Первые признаки этого междисциплинарного «жанра» можно найти ещё в Древней Греции, в сочинениях Еврипида и Лукиана. Были свои страшные истории и в Средние века, и в эпоху Возрождения. Канон хоррора во многом сложился уже в XVIII веке, с появлением готического романа. Многие его характерные черты – таинственные поместья, привидения, танатологическая символика – с удовольствием воспроизводятся и сегодня. ХIХ столетие, век «высоких ужасов», помимо романов Мэри Шелли и Роберта Стивенсона, обозначило тенденцию хоррора к динамизации, короткой форме. «Безумный Монктон» Уилки Коллинза, рассказы Эдгара По (например, «Сфинкс» и «Прыг-скок»), даже отечественные образцы («Рассказ отца Алексея» И.С. Тургенева, «Семья вурдалака» А.К. Толстого) – все они говорят о перемене читательского вкуса: ужас принадлежит новелле с её стремительным сюжетом, расцвеченным эффектами на грани приличия. А тем временем наступил ХХ век, и читатель стал зрителем. Формула новеллы идеально легла на ранние фильмы, редко шедшие более часа. Уже Мельес, мастер развлечений, включал черты хоррора в свои ранние работы – «Кошмарная ночь», «Замок дьявола», «Гибель Фауста» скорее смешны, чем страшны, но ведь ужас всегда идёт под руку с весельем.
Картины тех лет не просто подходили к формату новеллы за счёт небольшого хронометража, они к тому же были немыми и чёрно-белыми, и хотя эти ограничения в те годы воспринимались без налёта мистического ужаса, который приобрели сейчас (теперь тишина и темнота экрана подразумевают бич современного хоррора – скример), старая плёнка особенно удачно передавала мрачный колорит страшных историй, а беззвучные шаги убийцы и крик жертвы приводили зрителей в исступление. В Европе и Америке хоррор, однако, быстро слился с другими жанрами.
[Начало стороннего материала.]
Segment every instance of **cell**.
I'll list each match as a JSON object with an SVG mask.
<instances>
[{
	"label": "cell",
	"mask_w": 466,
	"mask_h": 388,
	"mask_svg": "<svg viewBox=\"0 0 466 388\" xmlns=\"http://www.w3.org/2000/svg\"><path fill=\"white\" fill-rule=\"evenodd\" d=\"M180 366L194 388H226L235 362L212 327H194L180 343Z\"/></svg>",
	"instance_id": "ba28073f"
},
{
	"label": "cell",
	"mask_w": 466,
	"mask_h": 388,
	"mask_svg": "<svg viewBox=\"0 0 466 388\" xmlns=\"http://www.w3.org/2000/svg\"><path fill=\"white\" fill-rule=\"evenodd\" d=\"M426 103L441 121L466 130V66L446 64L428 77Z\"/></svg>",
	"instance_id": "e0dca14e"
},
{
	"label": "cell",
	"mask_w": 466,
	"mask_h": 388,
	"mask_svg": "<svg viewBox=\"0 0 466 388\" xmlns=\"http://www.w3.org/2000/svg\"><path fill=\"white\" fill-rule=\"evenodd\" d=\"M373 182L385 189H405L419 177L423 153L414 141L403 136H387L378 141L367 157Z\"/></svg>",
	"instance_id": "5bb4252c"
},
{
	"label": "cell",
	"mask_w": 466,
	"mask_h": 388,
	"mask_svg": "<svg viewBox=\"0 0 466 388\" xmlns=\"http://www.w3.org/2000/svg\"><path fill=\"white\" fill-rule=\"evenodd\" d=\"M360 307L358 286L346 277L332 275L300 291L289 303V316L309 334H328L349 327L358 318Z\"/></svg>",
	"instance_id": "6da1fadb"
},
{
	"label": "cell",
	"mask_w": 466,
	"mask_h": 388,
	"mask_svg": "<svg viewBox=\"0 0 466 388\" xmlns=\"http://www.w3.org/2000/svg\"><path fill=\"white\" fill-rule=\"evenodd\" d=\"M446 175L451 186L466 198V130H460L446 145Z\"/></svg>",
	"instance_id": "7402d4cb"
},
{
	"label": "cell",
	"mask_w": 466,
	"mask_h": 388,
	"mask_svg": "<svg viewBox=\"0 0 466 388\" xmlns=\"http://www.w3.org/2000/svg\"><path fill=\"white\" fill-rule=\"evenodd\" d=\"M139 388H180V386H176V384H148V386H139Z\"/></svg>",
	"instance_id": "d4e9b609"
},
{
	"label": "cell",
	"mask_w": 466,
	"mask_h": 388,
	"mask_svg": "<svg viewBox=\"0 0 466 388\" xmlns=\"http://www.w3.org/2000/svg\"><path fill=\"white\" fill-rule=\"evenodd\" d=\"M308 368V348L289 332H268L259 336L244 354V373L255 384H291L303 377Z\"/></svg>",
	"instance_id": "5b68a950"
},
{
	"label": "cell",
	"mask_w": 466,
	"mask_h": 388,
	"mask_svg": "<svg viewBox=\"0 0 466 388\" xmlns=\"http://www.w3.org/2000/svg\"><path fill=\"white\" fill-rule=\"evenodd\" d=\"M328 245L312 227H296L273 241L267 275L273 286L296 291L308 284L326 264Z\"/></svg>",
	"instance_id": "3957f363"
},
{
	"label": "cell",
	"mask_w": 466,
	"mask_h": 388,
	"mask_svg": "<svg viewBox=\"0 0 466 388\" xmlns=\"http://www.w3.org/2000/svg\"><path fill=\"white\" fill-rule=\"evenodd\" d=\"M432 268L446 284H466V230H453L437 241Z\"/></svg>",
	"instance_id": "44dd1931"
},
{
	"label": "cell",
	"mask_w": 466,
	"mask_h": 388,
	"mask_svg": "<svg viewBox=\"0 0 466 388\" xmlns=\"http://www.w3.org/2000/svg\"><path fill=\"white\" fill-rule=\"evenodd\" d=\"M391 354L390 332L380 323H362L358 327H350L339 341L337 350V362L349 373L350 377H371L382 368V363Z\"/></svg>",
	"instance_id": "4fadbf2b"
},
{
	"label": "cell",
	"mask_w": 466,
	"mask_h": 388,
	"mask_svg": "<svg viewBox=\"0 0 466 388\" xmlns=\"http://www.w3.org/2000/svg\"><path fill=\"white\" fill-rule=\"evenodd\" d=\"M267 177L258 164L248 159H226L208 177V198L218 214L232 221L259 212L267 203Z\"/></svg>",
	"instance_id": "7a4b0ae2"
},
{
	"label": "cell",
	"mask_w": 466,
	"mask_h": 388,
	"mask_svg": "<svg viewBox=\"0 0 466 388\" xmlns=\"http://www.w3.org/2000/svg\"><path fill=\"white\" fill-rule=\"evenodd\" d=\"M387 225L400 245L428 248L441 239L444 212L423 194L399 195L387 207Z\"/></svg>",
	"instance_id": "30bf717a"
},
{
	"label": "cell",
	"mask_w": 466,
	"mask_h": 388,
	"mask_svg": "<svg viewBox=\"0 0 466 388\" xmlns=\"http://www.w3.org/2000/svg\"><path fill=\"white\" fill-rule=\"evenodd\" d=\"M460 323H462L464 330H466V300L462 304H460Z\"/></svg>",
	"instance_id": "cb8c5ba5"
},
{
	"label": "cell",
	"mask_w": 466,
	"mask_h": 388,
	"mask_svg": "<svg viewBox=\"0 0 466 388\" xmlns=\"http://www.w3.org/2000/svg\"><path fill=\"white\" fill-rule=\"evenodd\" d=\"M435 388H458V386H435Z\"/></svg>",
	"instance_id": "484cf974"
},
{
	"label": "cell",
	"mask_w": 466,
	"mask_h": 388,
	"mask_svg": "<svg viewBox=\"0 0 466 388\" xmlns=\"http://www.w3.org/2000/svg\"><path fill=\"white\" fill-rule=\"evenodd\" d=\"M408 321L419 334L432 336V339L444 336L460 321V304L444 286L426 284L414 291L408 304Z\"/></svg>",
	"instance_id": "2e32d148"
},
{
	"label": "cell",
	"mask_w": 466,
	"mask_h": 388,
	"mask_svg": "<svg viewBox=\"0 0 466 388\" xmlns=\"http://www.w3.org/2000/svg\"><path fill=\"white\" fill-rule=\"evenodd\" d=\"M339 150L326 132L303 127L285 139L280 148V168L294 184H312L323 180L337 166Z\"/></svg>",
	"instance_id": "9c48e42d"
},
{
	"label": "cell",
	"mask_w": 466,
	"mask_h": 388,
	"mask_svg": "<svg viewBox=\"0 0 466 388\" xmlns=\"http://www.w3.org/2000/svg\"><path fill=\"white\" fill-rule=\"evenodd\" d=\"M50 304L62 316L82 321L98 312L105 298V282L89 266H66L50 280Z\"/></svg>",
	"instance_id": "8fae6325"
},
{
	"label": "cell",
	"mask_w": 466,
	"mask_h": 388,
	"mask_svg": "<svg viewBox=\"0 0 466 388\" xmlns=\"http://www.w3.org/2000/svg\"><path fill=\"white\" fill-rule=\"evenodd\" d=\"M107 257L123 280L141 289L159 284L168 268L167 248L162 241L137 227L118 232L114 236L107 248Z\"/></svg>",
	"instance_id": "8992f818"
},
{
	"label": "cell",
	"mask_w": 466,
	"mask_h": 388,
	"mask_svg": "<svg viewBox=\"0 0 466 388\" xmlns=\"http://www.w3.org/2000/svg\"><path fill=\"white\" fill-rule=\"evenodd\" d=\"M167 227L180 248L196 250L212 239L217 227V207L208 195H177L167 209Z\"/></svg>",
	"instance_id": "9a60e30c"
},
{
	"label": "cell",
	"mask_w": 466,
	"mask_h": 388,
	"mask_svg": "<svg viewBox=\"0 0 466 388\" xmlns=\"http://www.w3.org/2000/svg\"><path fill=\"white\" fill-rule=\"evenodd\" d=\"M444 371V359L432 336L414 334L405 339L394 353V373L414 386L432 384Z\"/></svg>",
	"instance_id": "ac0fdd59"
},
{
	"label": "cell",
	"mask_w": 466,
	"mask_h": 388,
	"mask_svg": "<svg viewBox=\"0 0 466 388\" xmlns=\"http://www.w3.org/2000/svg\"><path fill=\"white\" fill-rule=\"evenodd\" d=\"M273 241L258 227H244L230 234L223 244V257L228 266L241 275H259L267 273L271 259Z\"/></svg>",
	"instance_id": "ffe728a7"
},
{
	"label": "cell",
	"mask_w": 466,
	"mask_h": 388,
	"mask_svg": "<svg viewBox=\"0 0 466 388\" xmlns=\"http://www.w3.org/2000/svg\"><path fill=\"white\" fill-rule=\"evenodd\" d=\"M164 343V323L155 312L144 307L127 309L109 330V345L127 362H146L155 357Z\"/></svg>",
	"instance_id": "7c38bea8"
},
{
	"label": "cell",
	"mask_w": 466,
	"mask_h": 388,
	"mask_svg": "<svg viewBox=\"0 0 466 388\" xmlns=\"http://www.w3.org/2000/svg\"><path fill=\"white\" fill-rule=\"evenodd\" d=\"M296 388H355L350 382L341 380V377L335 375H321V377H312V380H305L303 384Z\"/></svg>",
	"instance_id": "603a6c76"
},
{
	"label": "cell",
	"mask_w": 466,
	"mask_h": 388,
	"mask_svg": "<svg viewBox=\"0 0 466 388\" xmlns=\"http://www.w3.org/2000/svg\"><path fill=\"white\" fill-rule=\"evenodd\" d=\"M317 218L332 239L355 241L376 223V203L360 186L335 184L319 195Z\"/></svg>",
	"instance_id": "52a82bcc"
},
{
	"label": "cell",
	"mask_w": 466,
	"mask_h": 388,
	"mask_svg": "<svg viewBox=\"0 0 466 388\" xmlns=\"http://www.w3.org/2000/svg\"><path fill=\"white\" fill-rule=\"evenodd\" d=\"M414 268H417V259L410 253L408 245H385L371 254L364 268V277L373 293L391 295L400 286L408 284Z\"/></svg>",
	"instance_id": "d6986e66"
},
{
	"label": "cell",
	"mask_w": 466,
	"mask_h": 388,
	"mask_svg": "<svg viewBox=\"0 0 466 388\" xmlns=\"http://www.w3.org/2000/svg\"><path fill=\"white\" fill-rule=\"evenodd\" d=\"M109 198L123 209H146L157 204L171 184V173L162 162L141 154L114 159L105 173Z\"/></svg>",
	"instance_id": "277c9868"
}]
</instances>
Лон Чейни, суперзвезда мира ужасов, в фильмах «Призрак оперы» и «Неизвестный» балансировал на грани хоррора и мелодрамы, так же как «Носферату, симфония ужаса» Фридриха Вильгельма Мурнау восходит скорее к немецким романтикам, чем к готическому роману. Западному зрителю полюбился симбиоз, в который хоррор легко вступал с любым жанром, с тех пор в Америке хорошей традицией стал парадоксальный комедийный хоррор – от «Эббот и Костелло встречают Франкенштейна» до «Американского оборотня в Лондоне».
Наш зритель, во многом сохранивший читательские привычки, изначально предпочёл более меланхоличный, «атмосферный» хоррор, вполне соответствующий готической традиции. Ранние отечественные фильмы ужасов – хотя многие ведут здесь отсчёт только от «Вия» 1967 года – впечатляют не бодрыми «страшилками» и не жуткими чудовищами, но чувствами неизбывной тоски и надвигающегося безумия. В «Портрете» Владислава Старевича старый ростовщик медленно сходит с картины, тяжело опираясь на раму, а Герман в «Пиковой даме» Якова Протазанова мучительно борется с обступившей его призрачной паутиной. Бессилие, одержимость, заворожённость смертью – таков диагноз русского хоррора. Затем пришёл звук, цвет, но и поныне страх обретается где-то во тьме и тишине, между кадрами на плёнке.